Property Market
What's happening with NZ house prices right now?
Get the latest insights on New Zealand’s property markets, including trends, growth areas, and investment opportunities across regions.
Property Investment
7 min read
Author: Ed McKnight
Resident Economist, with a GradDipEcon and over five years at Opes Partners, is a trusted contributor to NZ Property Investor, Informed Investor, Stuff, Business Desk, and OneRoof.
Reviewed by: Laine Moger
Journalist and Property Educator, holds a Bachelor of Communication (Honours) from Massey University.
Thinking about investing in property? You might wonder: “Where is the best place to buy an investment property in New Zealand?
Currently, the top areas include:
After all, picking the right city to invest in is just as important (if not more) than picking the right property.
At Opes Partners we help over 500 investors find New Build properties every year.
These properties come from all over the country, and we are constantly looking for the best places to invest.
In this article, you’ll learn the top 5 places to invest in the country and the reasons we’ve picked them.
The country’s largest city is at the top of our list.
How come? Auckland house prices tend to rise faster than in other parts of the country.
Since 1992, Auckland house prices have increased 6.7% a year on average. The rest of the country only increased 6.0% on average (April ’25, REINZ).
Yes, house prices are expensive and the yields can be lower than small towns, but Auckland looks about 9.5% undervalued.
That means in the medium term I think they’ll increase in value faster than the rest of the country. This presents a buying opportunity.
The other factor that makes Auckland the one to watch is that the population is quickly growing.
Stats NZ forecasts Auckland’s population will grow 421,600 over the next 25 years. That means there will be over 2 million people living in Auckland.
Or, think of it another way, that’s like everyone in Christchurch packing their bags and moving to Auckland.
All these people will need a place to live. That increases the demand for housing and could put pressure on house prices and rents.
I recently worked with Jenny and Keith. They’re currently living in Auckland, and are renting. They couldn’t afford to buy a property in the school zone they wanted to send their child to, so they decided to rent and had planned to buy their own home a little later on.
But after they came along to one of our webinars, they thought that waiting to buy a house later could cost them more in the long run. They also saw property as a way to provide for their children’s future.

━━━━

# What you have to do:
Pick up the article above on where to buy investment property in New Zealand, continuing from its last sentence.

# Supplied data:

━━━━

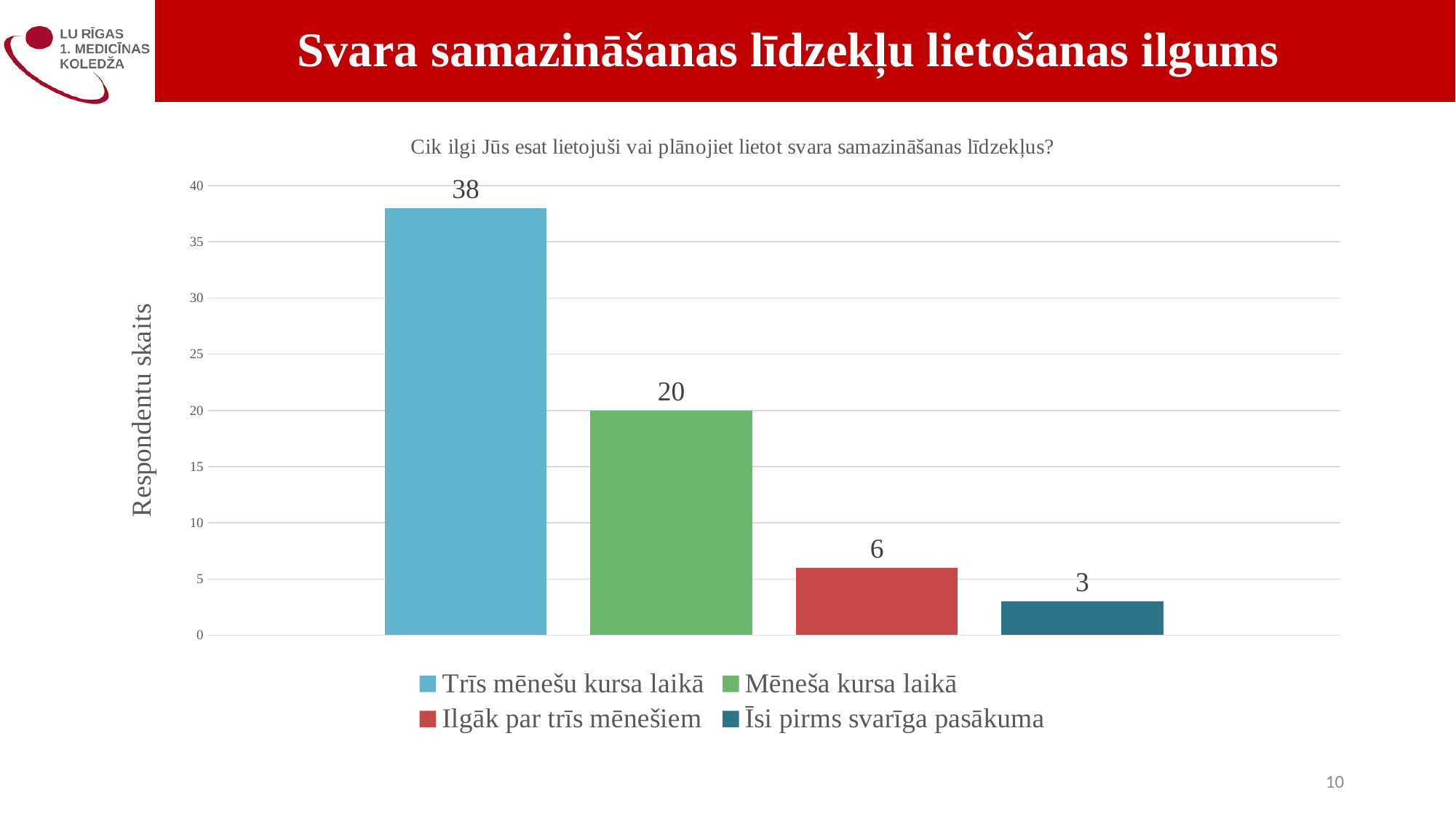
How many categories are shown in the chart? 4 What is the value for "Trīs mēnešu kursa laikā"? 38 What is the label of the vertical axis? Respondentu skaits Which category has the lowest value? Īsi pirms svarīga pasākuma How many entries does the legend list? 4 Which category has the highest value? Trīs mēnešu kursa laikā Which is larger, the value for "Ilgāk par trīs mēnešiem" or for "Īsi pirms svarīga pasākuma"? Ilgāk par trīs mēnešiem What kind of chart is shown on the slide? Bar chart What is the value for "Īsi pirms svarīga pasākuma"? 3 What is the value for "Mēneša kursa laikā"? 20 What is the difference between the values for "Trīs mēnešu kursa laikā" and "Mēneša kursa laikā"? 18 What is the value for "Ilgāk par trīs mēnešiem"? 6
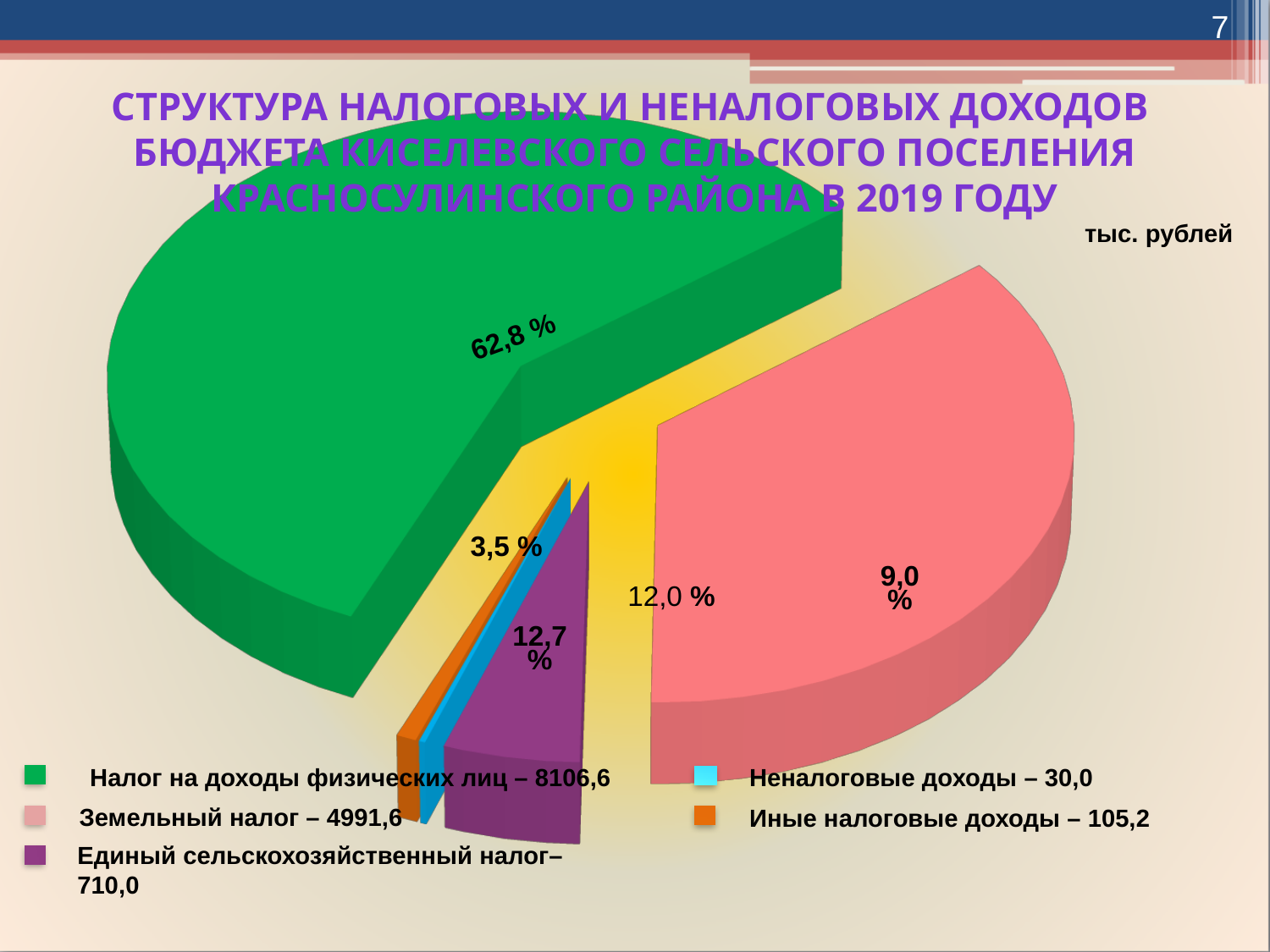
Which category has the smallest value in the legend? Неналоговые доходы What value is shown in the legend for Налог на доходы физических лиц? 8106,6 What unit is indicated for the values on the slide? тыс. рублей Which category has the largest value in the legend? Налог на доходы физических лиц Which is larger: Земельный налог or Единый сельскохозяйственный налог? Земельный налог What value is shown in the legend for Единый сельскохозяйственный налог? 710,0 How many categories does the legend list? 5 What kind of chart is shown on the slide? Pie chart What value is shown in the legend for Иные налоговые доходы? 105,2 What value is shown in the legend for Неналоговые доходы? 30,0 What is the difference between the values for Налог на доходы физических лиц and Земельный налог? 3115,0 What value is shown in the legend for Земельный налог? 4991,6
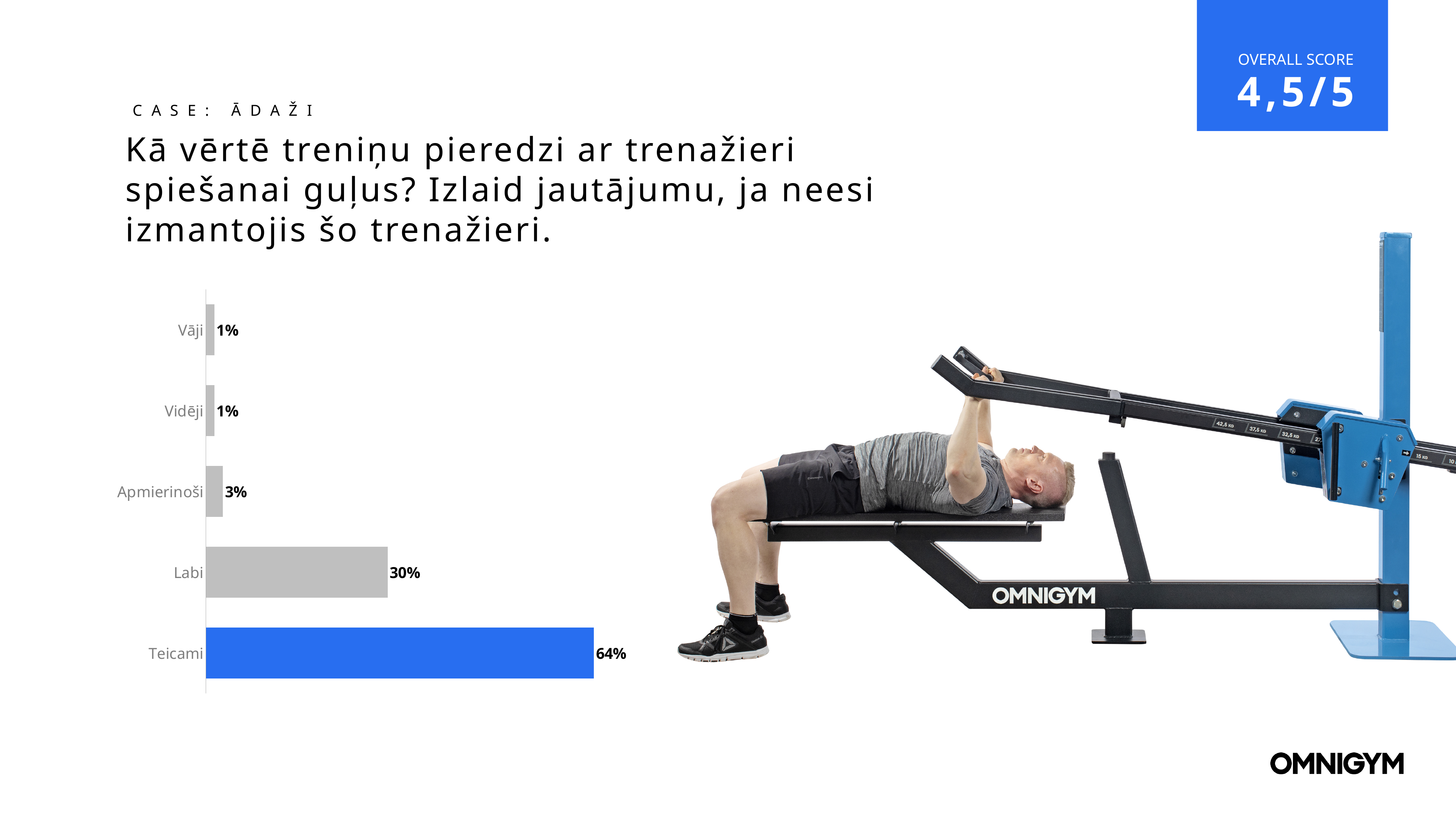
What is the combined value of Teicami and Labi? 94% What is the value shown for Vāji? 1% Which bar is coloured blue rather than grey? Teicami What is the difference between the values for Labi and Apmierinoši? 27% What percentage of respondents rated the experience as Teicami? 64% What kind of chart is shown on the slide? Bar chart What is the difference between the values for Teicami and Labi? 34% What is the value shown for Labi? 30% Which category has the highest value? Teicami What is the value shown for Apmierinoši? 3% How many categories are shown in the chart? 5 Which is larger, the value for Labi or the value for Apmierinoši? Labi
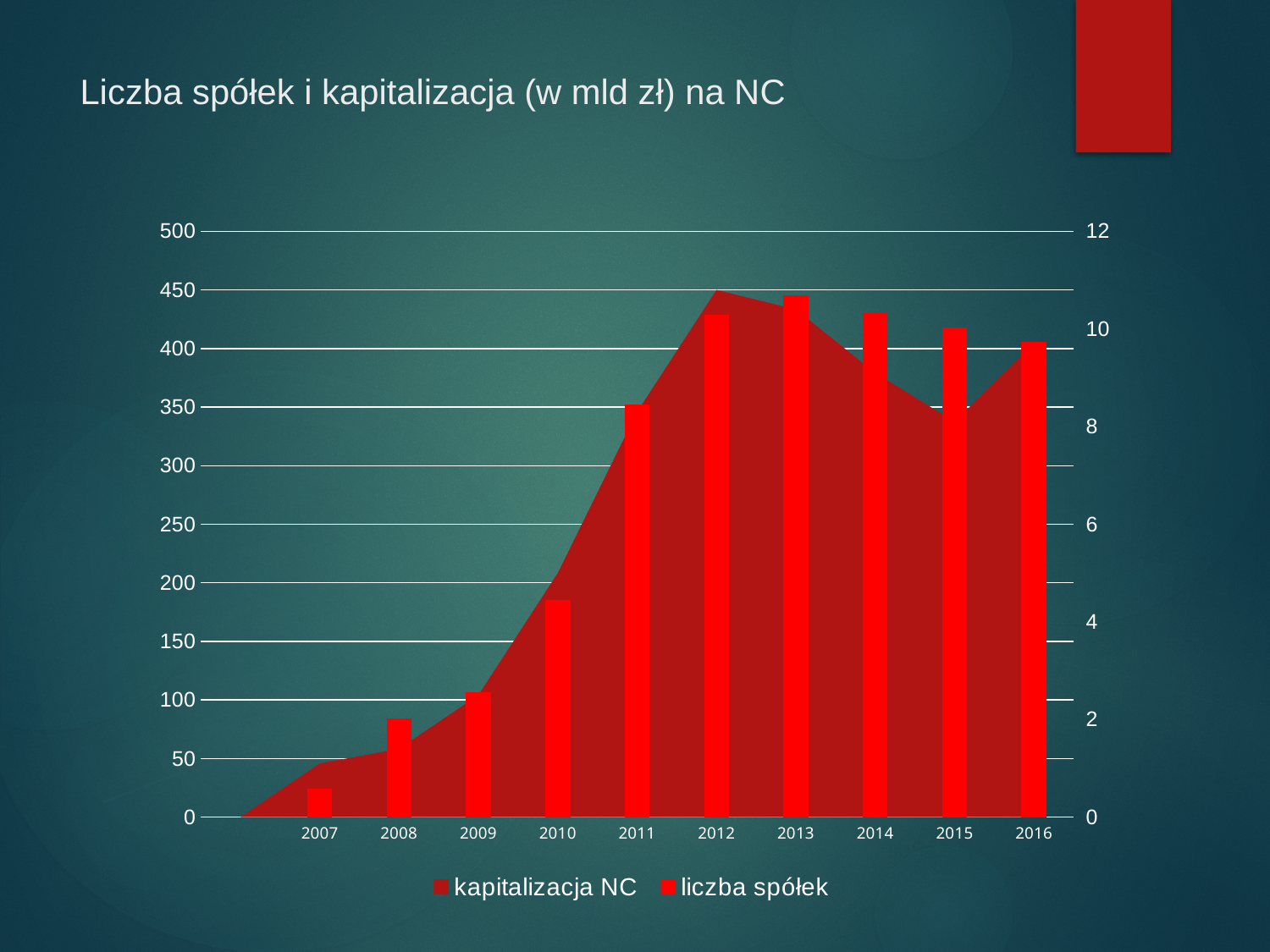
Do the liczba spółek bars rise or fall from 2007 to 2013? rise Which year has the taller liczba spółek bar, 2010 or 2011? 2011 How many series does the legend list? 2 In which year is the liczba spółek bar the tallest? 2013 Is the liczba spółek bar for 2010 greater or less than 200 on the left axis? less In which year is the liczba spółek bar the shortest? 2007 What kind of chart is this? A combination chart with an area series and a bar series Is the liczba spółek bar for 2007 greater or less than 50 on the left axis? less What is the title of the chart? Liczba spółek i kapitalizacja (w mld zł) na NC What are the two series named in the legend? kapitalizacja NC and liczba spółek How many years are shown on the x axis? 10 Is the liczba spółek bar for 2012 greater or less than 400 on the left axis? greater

━━━━

# Answer box:
Initially, they were a bit hesitant to invest. They thought property investing was only for rich people.
But then they looked at the stats and realised Auckland was about 9% under where we’d expect it to be (based on long-term averages) so they decided to buy a property as an investment sooner than planned.
Today, they’ve bought their first investment property and are now planning their next move.
Next up is Christchurch, the largest city in the South Island.
Christchurch properties are more affordable than many other places in the country. The average price is about $774,614 (March ’25, QV).
That is about $125,000 less than the average price for the country as a whole.
Christchurch is also currently undervalued. Prices are 6.2% lower than we would expect them to be (Mar ’25. REINZ).
One of the main factors driving house prices is access to new infrastructure. The city is still recovering despite the fact the earthquakes happened over a decade ago. So, the council is still investing in infrastructure and rebuilding is still on.
The new Canterbury stadium, Te Kaha, will finish this year. Te Pae, the new convention centre, has now opened and is attracting more people to the city.
Andrew and Bonnie, a young couple with two kids, had been thinking about investing for a while but weren’t sure where to start.
They already lived in Christchurch when I met them.
They were pretty nervous investors. They worried about making a mistake and getting stuck with a property they couldn’t afford.
And they preferred to invest in their own backyard rather than somewhere else. That helped them pass the ‘sleep test’.
After running the numbers, they decided property could help them reach their long-term goals, so they bit the bullet and decided to invest in Christchurch.
Selwyn and Waimakariri districts are right next to Christchurch. They also make the list because their populations are booming.
You might never have heard of these districts. They’re home to towns like Rolleston and Kaiapoi.
Stats NZ expects Selwyn’s population to increase by another 47% over the next 25 years (2023 – 2048), while Waimakariri’s population is expected to grow 25% over the same timeframe.
That population growth is pulling more businesses into the regions.
One factor investors sometimes look at is where big box retailers are moving to. These big businesses do more research than any of us could do on our own, so if they move into an area it’s a good sign the region could grow.
Currently, the Selwyn District Council is developing Rolleston town centre. It will have retail shops, a community centre, restaurants ... the works.
This will open up job opportunities and make Rolleston more self-sufficient. It won’t be marketed as “a 20-minute commute” to Christchurch city anymore. It will be a city in its own right.
And the Carter Group is planning to build The Station, a new 18-hectare shopping development.
Selwyn and Waimakariri appear to be undervalued. Prices there are 2.5% and 6% lower than we’d expect them to be, respectively (March ’25, REINZ).
One of the benefits of buying in these areas is that it’s still possible to buy a standalone house with a decent yield. This is increasingly hard to achieve in larger cities.
Next on the list is Lower Hutt.
The Wellington region is an interesting one. For the last few years I advised investors against buying in the Wellington region. Property prices were so overheated, and in my view had a long way to fall.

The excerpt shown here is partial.